Magee v. Crown Corporation

The prior history of this case may be learned by examining the opinions of this Court in the cases of Tucker v. Crown Corporation, 136 Fla. 517, 183 So. 740 and Tucker v. Crown Corporation, 146 Fla., 329, 200 So. 844. It seems unnecessary to the determination of the present controversy that we give the details of the extensive litigation which culminated in a final decree of foreclosure reviewed by this court in Crown Corporation v. Robinson, 128 Fla. 249, 174 So. 737.

In the instant appeal we are required to examine the proceedings before the chancellor after the entry of the final decree in a suit, where none of the present litigants was a party, instituted 14 July 1931 by R.E. Robinson against Bula E. Croker and others, to foreclose a mortgage on two tracts of land to which, for the purpose of convenience, we will refer as Parcels "A" and "B."

A final decree was rendered in favor of the mortgagee, R.E. Robinson, and the property was sold by the master to the Crown Corporation, appellee here, for $252,000, $76,500 of which was paid in cash. *Page 424 Between the times of the institution of the suit by Robinson and the sale of the property under final decree the following events transpired in the order we will state them: a mortgage was executed by Bula E. Croker to appellee Crown Corporation encumbering only Parcel "B"; a judgment against Bula E. Croker was obtained by appellant John Magee; Bula E. Croker was adjudged bankrupt; and Sydnor J. Tucker became the trustee of her estate. The cash payment of the purchaser Crown Corporation was sufficient to discharge the prior encumbrance of R.E. Robinson, therefore, he is no longer interested in the litigation.
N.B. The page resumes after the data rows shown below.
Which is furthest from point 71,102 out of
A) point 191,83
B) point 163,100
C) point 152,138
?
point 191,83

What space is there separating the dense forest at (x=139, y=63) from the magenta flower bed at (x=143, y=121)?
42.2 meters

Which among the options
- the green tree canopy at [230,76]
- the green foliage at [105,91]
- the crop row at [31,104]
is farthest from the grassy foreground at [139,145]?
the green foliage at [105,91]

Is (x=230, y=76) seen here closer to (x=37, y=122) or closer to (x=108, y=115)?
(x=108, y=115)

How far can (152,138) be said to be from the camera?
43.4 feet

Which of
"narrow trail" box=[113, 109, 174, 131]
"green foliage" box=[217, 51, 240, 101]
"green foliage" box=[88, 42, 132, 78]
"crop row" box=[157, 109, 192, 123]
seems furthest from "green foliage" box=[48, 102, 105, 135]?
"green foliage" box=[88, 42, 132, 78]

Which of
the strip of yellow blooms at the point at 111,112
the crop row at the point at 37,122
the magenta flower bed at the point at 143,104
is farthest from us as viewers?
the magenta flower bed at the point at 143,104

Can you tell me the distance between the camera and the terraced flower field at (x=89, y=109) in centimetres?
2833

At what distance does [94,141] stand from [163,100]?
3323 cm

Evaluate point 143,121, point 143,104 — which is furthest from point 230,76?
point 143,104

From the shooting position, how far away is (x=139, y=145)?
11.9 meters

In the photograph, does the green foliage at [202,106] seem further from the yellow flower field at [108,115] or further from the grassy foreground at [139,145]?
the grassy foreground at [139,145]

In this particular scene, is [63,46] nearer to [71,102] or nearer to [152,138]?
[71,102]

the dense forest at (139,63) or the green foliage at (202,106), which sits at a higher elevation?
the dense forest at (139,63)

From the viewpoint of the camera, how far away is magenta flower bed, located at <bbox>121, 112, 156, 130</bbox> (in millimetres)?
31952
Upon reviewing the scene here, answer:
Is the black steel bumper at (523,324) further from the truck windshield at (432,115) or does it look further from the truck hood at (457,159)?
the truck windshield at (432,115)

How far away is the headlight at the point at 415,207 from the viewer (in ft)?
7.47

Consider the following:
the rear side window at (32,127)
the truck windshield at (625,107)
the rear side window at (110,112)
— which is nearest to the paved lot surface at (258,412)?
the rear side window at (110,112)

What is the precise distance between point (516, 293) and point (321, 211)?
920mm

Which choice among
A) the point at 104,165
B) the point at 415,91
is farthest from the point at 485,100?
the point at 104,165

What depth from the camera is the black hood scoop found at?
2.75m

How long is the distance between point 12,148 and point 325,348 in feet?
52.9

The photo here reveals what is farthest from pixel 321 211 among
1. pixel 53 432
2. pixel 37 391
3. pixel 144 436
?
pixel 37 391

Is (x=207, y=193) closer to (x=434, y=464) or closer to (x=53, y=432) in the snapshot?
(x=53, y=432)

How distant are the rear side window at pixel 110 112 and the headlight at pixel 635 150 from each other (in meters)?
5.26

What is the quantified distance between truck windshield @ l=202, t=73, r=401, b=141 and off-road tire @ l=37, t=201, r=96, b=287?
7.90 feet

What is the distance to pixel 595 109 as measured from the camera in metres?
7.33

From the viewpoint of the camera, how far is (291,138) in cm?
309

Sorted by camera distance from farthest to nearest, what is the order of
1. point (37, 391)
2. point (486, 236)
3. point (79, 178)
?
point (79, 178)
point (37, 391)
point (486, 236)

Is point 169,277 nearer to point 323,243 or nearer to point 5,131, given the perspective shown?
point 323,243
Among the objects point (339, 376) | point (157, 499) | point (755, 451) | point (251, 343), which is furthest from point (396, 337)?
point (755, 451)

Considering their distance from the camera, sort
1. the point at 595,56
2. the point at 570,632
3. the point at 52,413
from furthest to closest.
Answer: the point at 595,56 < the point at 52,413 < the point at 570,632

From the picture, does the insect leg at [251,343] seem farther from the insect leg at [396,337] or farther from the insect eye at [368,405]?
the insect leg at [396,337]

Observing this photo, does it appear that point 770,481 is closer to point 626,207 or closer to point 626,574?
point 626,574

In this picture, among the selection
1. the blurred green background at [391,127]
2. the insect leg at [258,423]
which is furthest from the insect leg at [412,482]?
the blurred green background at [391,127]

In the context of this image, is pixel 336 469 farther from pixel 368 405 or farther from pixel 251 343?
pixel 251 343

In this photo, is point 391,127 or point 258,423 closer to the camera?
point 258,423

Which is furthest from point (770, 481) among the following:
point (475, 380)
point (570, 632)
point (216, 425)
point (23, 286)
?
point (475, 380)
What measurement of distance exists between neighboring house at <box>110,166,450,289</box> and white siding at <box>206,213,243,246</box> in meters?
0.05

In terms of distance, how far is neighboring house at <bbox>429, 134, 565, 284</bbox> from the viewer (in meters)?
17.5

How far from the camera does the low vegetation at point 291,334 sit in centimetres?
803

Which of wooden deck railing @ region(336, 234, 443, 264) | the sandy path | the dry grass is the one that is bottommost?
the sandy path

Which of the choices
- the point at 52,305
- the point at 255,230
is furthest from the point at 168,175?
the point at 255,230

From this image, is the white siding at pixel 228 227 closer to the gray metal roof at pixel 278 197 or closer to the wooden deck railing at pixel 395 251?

The question of the proper distribution of the surplus of the bid by Crown Corporation, after deducting the amount due Robinson, then arose on the pleadings of the parties to this appeal. In an effort to simplify the statement of facts we will give the status of the property and the litigation at that particular time. Appellee held a mortgage of $160,000 on Parcel "B"; Appellant John Magee held a judgment in the amount of $8750; and Appellant Sydnor J. Tucker was trustee of the estate of Bula E. Croker, bankrupt. When the property was sold by the master there were encumbrances of taxes and a prior mortgage on Parcel "A" amounting to $1,095,485.65 (subsequently reduced to about $884,000 by reason of discounts allowed in the taxes) and on Parcel "B" of taxes approximating $36,000.

With these facts in mind we turn to the opinion in Tucker v. Crown Corporation, 136 Fla. 517, 183 So. 740, where this Court decided, in dealing with the matter of the disbursement of the surplus of the bid of Crown Corporation, that the lien of its mortgage would attach to the proportion of the excess funds *Page 425 which the net value of Parcel "B" bore to the combined value of both tracts. It was written in there by Mr. Justice BROWN that to fix this valuation "the chancellor may find it necessary to have evidence submitted" to establish the amount of prior liens to be deducted in arriving at the market value. It was expressly stated that if these encumbrances "equalled or exceeded its gross or market value at the time of the sale, Crown Corporation would be entitled to have applied to the payment of its junior mortgage on tract "B" all the surplus arising from the sale of all said lands." (Italics supplied).

The pleadings also raised the point whether the mortgage to Crown Corporation was infected with usury.

A perusal of the briefs has demonstrated that but two questions are presented for determination and both of them are ones of fact; namely, the existence or non-existence of usury and the net market value of Tract "A" at the time of the sale. The chancellor considered voluminous testimony and found that no usury was present in the original transaction when Bula E. Croker obtained the loan from Crown Corporation and determined that the prior encumbrances and taxes on Parcel "A" exceeded its gross or market value at the time of the sale.

We have scrutinized the circumstances of the loan and also the testimony about the value of the property in which, as is usual in such cases, there is considerable variation. There seems to be no use in detailing in this opinion the testimony on which the decree was based. We simply state that we have found no valid reason for disturbing the order entered by the chancellor, so it is — *Page 426

Affirmed.

BROWN, C. J., TERRELL and CHAPMAN, JJ., concur.